Convert everything from the line containing "Of the two, (A)" down to the end of the records into a Markdown table with the columns Row and Line. Number each line, and leave out blank lines.

A run of records
========================================================================
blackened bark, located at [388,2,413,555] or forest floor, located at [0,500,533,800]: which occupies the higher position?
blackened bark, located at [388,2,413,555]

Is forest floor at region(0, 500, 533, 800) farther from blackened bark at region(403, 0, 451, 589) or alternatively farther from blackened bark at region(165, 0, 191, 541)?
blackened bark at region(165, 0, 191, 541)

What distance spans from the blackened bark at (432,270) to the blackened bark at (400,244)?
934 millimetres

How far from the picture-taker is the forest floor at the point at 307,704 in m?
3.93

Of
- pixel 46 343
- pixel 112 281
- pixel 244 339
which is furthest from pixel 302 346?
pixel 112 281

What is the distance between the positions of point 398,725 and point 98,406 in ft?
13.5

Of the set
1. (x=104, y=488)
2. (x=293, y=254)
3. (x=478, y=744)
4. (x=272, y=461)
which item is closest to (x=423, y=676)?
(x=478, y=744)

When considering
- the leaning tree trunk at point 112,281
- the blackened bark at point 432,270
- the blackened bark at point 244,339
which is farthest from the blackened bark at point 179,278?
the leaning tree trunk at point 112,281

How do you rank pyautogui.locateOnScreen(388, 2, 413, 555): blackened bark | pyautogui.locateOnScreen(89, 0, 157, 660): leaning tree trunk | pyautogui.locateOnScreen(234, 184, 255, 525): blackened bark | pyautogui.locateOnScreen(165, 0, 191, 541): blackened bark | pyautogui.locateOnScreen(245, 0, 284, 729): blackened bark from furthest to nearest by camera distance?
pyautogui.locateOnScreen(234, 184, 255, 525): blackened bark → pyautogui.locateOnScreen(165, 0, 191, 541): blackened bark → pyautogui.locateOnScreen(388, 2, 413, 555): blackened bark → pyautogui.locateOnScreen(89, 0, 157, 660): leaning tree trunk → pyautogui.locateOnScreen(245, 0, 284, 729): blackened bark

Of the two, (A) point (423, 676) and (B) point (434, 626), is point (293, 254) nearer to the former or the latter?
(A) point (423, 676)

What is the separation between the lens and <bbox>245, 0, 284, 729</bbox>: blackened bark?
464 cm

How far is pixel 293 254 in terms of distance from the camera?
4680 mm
========================================================================
Output below:
| Row | Line |
|---|---|
| 1 | Of the two, (A) point (423, 676) and (B) point (434, 626), is point (293, 254) nearer to the former or the latter? |
| 2 | (A) point (423, 676) |
| 3 | What is the separation between the lens and <bbox>245, 0, 284, 729</bbox>: blackened bark? |
| 4 | 464 cm |
| 5 | How far is pixel 293 254 in terms of distance from the camera? |
| 6 | 4680 mm |